Massachusetts earned a C+. According to the report, “medical cannabis sales in Massachusetts have reached almost $1 billion since the medical cannabis program was approved in 2018. Despite this promising sales number, Massachusetts did not make any noticeable improvements to the medical cannabis program in the past year.

“In 2023, ASA recommends that legislators in the state expand protections provided under the law for patients. As it stands, employment protections only exist through case law and should be formalized by the state Legislature. The Legislature should also seek to protect patients rights within housing, education, and family court as well.”

The ASA did commend Massachusetts for not requiring a fee with patient registrations and encourages policymakers to extend patient registrations to cover multi-year periods in order to cut down on administrative paperwork for patients.

According to patient feedback gathered for the Massachusetts report, “patients surveyed expressed concern regarding inflated pricing, a concentration on potential harm rather than potential benefits, and that the adult use/recreational market is undermining the medical market. They also reported a lack of pediatric access.”

While states continue to slowly adapt their laws to meet the needs of patients, the ASA noted, “we have noticed a big shift in states prioritizing adult use. Recreational adult-use programs and medical cannabis programs are not the same and should not be treated as such. A state may have both recreational, adult-use laws and medical cannabis laws, but those programs must remain separate in order to serve the distinct needs of the population. Cannabis patients rely on medical cannabis products for their health and well-being and should be treated as patients by the state — not as recreational consumers.”

This includes protections that may not exist in the recreational market, the report explained, such as excise and sales tax breaks on medical cannabis products, continued access to medical cannabis for minor patients, civil-rights protections for employment, housing, parental rights, and even alternative accessibility methods.

“Medical cannabis programs are essential to patient health and well-being and should be maintained and improved upon regardless of the legality of recreational adult use in the state,” the ASA argued. “While adult-use models can expand access to a larger population of people and may even increase the number of legal cannabis retailers, these systems and associated businesses are often not held to the same standards as authorized medical cannabis businesses.

“For example, laboratory testing of adult-use products may not have to undergo screening for the full array of heavy metals and contaminants that medical products require. It is also uncommon that states ask adult-use retailers to maintain staff competent about medical cannabis products or their applications to ensure patients have a trained advisor to consult with when they purchase medicine. It is critical to patient health that states maintain focus on addressing medical cannabis program challenges and patient needs before, during, and after developing adult-use programs.”

The ASA also gave grades to the medical cannabis programs of U.S. territories, such as the Commonwealth of the Northern Mariana Islands (D+), Guam (C-), Puerto Rico (D), and the Virgin Islands (D+).

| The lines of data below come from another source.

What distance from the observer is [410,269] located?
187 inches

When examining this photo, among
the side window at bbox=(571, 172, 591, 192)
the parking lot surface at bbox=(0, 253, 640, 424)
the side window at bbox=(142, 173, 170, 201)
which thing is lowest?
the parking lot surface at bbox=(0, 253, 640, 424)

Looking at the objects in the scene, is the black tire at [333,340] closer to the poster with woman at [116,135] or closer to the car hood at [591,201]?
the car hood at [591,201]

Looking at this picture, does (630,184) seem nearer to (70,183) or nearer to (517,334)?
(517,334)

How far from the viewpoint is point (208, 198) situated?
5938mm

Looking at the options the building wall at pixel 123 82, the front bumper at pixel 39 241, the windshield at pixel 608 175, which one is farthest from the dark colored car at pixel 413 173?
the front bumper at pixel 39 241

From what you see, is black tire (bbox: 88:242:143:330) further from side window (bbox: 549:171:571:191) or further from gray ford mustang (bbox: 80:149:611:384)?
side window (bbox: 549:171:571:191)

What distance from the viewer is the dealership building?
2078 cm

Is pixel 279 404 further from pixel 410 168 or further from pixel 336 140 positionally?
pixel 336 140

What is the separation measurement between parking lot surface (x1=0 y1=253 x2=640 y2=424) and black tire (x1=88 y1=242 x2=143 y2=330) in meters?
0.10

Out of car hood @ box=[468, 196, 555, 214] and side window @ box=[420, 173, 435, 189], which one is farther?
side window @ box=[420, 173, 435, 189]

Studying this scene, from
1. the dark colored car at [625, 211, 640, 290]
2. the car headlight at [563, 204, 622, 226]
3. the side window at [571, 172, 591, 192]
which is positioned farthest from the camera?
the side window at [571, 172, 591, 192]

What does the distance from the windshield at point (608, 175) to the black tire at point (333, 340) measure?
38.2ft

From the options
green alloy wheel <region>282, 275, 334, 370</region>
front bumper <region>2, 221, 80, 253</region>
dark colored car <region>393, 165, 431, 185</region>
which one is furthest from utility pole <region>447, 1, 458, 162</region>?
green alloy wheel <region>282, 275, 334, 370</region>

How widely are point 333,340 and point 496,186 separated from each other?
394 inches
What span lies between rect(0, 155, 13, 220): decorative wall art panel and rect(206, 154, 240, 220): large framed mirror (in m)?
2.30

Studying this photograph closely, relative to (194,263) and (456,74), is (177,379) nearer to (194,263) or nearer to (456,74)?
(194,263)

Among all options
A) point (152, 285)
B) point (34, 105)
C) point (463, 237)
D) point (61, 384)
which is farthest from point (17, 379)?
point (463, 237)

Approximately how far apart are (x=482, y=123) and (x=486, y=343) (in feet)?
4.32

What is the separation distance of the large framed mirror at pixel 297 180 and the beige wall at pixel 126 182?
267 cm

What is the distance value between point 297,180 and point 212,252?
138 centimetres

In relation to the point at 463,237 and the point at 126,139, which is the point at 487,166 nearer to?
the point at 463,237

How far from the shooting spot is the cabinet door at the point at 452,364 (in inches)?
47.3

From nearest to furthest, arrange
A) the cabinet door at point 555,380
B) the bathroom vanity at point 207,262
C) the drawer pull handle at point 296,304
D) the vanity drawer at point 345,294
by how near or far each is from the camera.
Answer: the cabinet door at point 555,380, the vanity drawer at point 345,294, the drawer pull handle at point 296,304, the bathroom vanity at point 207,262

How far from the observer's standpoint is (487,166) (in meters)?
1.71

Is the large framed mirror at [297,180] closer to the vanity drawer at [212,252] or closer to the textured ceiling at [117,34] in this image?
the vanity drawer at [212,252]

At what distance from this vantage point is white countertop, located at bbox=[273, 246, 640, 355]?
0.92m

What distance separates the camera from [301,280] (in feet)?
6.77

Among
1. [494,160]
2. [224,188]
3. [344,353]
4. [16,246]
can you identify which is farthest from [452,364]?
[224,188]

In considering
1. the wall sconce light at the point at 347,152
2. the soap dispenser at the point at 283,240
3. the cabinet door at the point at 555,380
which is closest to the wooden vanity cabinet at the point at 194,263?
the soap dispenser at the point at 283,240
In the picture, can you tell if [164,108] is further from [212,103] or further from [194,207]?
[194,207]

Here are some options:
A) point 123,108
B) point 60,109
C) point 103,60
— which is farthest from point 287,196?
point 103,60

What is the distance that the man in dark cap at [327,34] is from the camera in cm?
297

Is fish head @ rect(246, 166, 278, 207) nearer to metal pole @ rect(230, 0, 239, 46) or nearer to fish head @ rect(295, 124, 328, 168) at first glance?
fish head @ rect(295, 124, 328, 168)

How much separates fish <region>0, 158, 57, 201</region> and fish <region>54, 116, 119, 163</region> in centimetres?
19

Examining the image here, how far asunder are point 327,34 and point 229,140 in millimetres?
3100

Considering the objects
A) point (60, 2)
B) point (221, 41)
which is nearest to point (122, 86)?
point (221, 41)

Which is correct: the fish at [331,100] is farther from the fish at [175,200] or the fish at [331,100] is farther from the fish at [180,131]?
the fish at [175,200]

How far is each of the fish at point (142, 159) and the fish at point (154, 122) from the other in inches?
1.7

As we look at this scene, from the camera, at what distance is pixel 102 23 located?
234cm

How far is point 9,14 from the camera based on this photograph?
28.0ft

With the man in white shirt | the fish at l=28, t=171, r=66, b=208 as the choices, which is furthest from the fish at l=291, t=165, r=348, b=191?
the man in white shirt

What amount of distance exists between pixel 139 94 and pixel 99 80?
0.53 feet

According to a report by Ganjapreneur, “even in states with full medical cannabis programs, each state differs greatly in how patients can access their medicine, where they can access it, or even what types of products they can access.” Because medical cannabis remains prohibited federally, it added, “most state programs leave out millions of potential patients due to issues with affordability, patient rights, and civil protections, or product-safety standardization.”

The ASA gave no state a grade higher than a B+ because none of them “include the entire range of protections and rights that should be afforded to patients under the law, with some lagging far behind others.”

The ASA believes there are more than 6 million medical cannabis users in the U.S., which is about 1 million more than in its report from 2021.